EXTRACTED DATA:

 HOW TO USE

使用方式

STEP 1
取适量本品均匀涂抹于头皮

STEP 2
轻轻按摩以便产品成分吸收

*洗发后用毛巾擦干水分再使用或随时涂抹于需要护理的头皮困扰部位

==

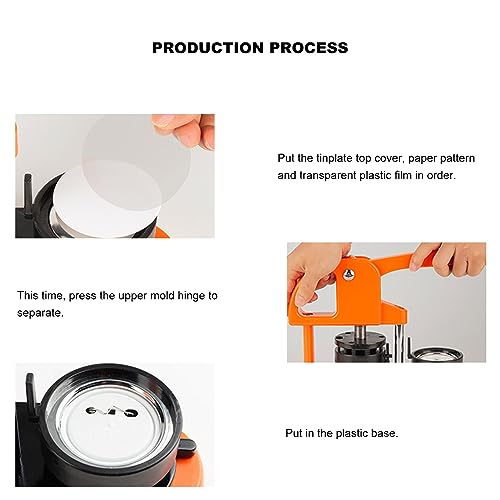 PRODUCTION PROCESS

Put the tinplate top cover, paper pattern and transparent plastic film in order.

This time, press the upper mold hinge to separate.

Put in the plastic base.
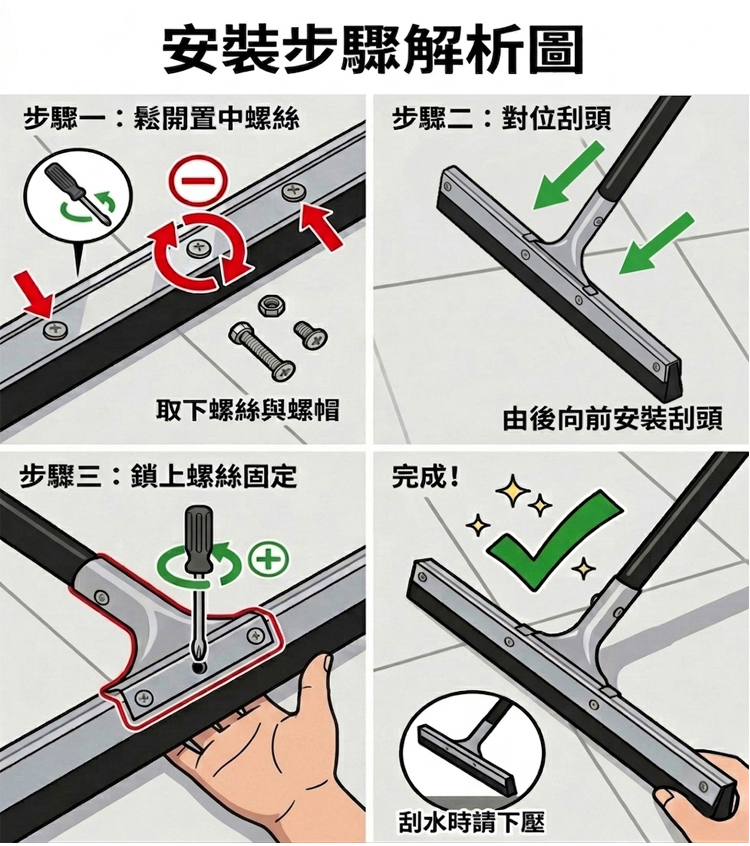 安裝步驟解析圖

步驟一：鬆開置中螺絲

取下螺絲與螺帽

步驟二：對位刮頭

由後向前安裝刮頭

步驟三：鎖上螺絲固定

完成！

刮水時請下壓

==

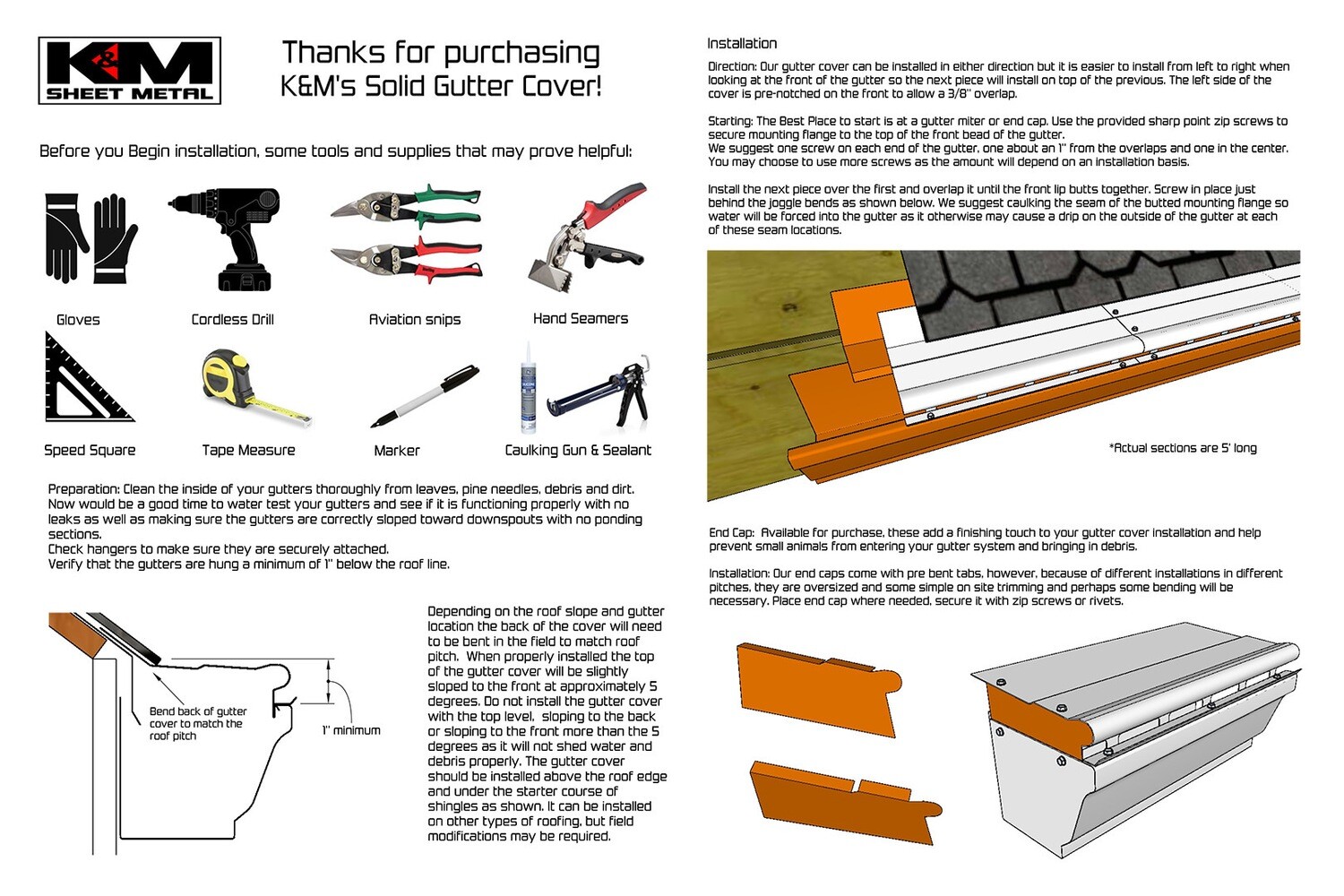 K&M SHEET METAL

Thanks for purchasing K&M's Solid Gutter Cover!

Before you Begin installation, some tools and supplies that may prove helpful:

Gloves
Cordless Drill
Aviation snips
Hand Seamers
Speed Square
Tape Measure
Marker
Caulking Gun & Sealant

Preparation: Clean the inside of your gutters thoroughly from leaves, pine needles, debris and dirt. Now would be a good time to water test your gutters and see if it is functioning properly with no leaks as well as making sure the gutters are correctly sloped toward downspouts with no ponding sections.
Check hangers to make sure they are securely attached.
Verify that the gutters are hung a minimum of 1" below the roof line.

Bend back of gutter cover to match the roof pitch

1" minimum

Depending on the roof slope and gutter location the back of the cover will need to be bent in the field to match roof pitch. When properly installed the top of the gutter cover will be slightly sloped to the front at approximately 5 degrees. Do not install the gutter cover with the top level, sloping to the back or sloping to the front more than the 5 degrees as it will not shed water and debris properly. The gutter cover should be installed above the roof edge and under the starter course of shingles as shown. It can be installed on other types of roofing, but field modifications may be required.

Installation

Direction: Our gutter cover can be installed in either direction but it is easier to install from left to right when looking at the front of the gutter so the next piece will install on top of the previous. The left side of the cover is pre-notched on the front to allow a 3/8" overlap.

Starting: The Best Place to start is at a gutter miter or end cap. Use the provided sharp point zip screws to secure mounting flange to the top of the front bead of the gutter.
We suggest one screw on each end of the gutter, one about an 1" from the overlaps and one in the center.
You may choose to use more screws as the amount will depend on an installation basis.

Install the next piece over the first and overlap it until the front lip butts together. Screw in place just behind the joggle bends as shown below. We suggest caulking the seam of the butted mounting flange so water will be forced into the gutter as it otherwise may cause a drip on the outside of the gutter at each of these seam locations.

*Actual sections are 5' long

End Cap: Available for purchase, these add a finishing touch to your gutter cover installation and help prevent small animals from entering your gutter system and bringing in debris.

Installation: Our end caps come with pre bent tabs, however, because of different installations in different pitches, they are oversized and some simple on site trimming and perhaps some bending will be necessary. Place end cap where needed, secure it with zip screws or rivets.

PROBLEM TO WORK ON:
Within the entries above, work out how many lines contain the word "that". The number alone is the answer.

ANSWER TO THIS EXERCISE:
2